The growing coffee market has also driven the rise of imported coffee. The supply and demand report released by the USDA shows that the raw coffee beans imported by China are increasing year by year and have increased about 2.5 times from 2012 to 2018. The report also shows that there is an inflection point during 2016~2017 with a significant increase of the imports of raw coffee bean. The growth rate is twice as fast as that during 2015~2016. The coffee imports increased to 3.65 million bags in 2017 and even more to 3.82 million bags in 2018. Based on this, some agencies predict that China's coffee imports will grow by 20% year on year and is expected to continue to grow by about 10% in 2020. The imports of fresh coffee beans, roasted and ground coffee as well as instant coffee will increase by 1.6%.
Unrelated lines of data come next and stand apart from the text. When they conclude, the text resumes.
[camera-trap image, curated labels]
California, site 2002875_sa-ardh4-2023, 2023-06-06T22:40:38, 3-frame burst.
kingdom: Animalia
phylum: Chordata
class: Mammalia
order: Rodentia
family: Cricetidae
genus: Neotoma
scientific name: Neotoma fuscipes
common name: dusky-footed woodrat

Among Chinese imported coffee, coffee beans account most. According to China Customs data, caffeinated raw beans account for 75% of the total imports of coffee beans while caffeinated roasted beans account for 22%. These two together account for nearly 99%. From China Customs data, the import volume of raw beans was 34,000 tons while that of the roasted beans was 8,800 tons between January and August in 2019. Compared with the corresponding period of last year, the imports of raw beans and roasted beans have increased by 13% and 17% respectively. Based on the current situation, the imports of both beans are expected to continue to grow.

Today, China imports beans from more than 50 countries. Indonesia, Malaysia, Italy, Vietnam, the United States, Brazil and Guatemala are the main sources. Data shows that Vietnam is currently China’s largest import source of raw beans. From January to August in 2019, 15,000 tons of beans valued at 160 million yuan were imported from Vietnam. Beans from Brazil ranked second with the value of 130 million yuan and the volume of about 70,000 tons. Besides, the largest import source of roasted beans is Malaysia with the volume of nearly 30 thousand tons, which is 10,800 tons more than the second place, Italy. Moreover, the price of decaffeinated beans is about 30% to 60% higher than that of caffeinated beans.


Beyond beans, liquid coffee concentrates together with coffee-based products which include liquid coffee, instant coffee powder and other coffee products, are the large category of China’s imported coffee. The import volume of this category are also eye-catching with the volume of up to 19,000 tons and a year-on-year growth of 19%, ranking only second to the raw beans. From the data of 2018, the import volume rose in April, May, August and peaked in September at nearly 9,000 tons. And the import value was up to 300 million yuan.

The raw beans are classified into different levels and used diversely after its entry to China. The high-end coffee beans enter boutique coffee shops and are further processed into fresh ground coffee for high-end coffee lovers while some of them are roasted and packaged, then sold to consumers directly. But the larger part of the commercial beans enter coffee roasters and coffee workshops for further processing into coffee powder. Then, the coffee powder are made into drip bag coffee and coffee capsule, or blended with other ingredients to produce coffees like ready-to-drink coffee, instant coffee by various coffee brands.